By Tristan Marks
NewsNow
Not all trees are created equal.
While every tree can act as a carbon dioxide sink, it takes up to 269 saplings to do the work of just one of the old growth trees standing in Grimsby Beach.
These trees are multi-talented, too, providing food for local Carolinian creatures, prolonging the longevity of roads, and performing many other duties for the residents and environment of Grimsby Beach.
Their service hasn’t gone unnoticed. The residents of Grimsby Beach erected 20 different signs on their local trees to explain the many duties these mature trees perform as a way of raising awareness among visitors to the neighbourhood.
“Our trees are quietly cleaning our air and we don’t notice it,” said Kate Sharrow, the Grimsby Beach resident behind this initiative. “We absolutely need to protect our mature trees.”

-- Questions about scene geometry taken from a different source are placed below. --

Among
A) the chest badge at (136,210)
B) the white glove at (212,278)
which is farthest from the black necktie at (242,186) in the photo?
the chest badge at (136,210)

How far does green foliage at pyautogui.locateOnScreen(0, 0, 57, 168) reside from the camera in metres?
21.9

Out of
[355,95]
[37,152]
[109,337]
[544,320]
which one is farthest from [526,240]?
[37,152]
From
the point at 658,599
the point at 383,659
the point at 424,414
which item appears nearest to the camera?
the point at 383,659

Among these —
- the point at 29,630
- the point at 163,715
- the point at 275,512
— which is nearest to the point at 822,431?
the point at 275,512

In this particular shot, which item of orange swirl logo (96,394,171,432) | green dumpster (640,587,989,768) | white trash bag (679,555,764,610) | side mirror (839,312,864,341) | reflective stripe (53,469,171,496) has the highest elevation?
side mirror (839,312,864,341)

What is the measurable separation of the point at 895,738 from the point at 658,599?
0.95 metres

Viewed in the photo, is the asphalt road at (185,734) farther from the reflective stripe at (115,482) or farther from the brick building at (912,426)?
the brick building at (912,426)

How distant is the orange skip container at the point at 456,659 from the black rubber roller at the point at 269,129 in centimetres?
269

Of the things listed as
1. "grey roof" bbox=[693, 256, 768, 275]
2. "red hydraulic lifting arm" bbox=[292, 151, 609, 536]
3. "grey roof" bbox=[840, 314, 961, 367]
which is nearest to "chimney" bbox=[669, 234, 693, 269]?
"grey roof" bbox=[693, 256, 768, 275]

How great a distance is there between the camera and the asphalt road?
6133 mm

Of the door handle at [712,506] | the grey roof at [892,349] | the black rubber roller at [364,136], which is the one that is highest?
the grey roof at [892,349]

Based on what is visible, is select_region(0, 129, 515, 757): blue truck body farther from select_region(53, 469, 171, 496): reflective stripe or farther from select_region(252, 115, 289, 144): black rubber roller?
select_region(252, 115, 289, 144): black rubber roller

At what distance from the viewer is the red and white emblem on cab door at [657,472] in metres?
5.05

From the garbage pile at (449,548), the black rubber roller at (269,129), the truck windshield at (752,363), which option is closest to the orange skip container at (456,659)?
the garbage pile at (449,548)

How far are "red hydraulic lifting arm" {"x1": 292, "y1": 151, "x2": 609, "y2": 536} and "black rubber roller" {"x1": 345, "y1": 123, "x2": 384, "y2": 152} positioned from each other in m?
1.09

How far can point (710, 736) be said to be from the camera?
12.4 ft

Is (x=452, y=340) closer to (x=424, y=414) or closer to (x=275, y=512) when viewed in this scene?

This initiative comes as the Town of Grimsby is completing a land use study for the neighbourhood. Sharrow said residents have been concerned about the some of the comments coming from Town Staff.

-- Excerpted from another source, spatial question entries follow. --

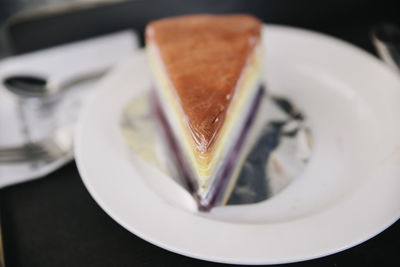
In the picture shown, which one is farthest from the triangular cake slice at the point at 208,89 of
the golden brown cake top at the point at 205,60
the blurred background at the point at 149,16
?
the blurred background at the point at 149,16

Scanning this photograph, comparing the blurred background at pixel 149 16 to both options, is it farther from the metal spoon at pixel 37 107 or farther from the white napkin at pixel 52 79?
the metal spoon at pixel 37 107

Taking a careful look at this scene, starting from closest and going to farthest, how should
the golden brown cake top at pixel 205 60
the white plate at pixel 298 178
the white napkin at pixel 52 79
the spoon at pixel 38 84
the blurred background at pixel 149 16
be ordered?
1. the white plate at pixel 298 178
2. the golden brown cake top at pixel 205 60
3. the white napkin at pixel 52 79
4. the spoon at pixel 38 84
5. the blurred background at pixel 149 16

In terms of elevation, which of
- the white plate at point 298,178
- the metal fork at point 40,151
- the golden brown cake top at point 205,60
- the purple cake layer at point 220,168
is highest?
the golden brown cake top at point 205,60

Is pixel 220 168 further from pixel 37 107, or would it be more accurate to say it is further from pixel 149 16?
pixel 149 16

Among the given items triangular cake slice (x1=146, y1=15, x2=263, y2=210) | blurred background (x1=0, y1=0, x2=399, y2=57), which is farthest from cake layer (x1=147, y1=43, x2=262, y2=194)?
blurred background (x1=0, y1=0, x2=399, y2=57)

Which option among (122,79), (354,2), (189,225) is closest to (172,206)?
(189,225)

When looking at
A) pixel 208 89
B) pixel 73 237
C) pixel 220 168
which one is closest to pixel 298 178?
pixel 220 168

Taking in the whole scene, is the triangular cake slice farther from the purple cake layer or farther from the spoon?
the spoon
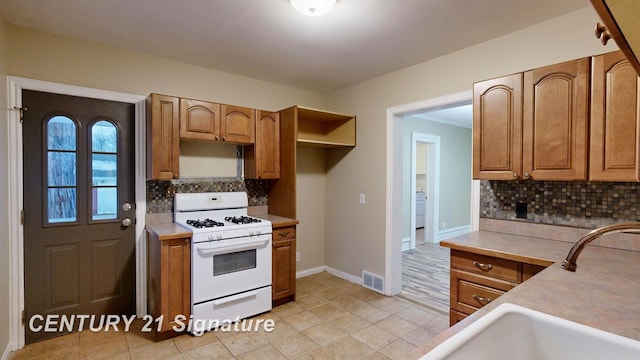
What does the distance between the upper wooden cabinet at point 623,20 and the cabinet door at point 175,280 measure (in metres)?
2.70

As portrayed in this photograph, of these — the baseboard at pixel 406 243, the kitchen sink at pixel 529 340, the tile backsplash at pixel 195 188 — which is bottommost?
the baseboard at pixel 406 243

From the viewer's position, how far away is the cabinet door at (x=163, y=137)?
2.67 metres

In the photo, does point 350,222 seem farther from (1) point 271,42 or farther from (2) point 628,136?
(2) point 628,136

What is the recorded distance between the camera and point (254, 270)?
290 cm

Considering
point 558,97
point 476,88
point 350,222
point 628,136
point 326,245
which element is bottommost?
point 326,245

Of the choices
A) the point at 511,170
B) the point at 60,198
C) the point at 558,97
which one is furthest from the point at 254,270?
Answer: the point at 558,97

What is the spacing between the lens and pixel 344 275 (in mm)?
3979

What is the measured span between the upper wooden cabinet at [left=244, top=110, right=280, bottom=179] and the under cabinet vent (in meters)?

“Town planners said they’d have no trouble seeing up to 89 per cent lot coverage from new constructions,” said Sharrow. “That leaves little room for parking spaces, and definitely little room for planting tree canopies.”

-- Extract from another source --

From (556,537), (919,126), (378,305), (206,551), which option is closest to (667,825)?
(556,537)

“We don’t have the land to plant enough saplings that would be able to filter the same level of toxins those trees originally did,” said Sharrow.
The neighbourhood has also seen a shift in the type of tourism it receives since the COVID pandemic set in.
“Now tourists are trying to find the best photo-op,” she said.
Sharrow came up with the idea to put up these educational tree signs to act as photo spots for the social media tourists.
Sharrow started by putting up signs on some of the trees that stand on public spaces, but she quickly began receiving requests from her neighbours to put sign on the trees standing in their property. In total there are now 20 signs throughout Grimsby Beach.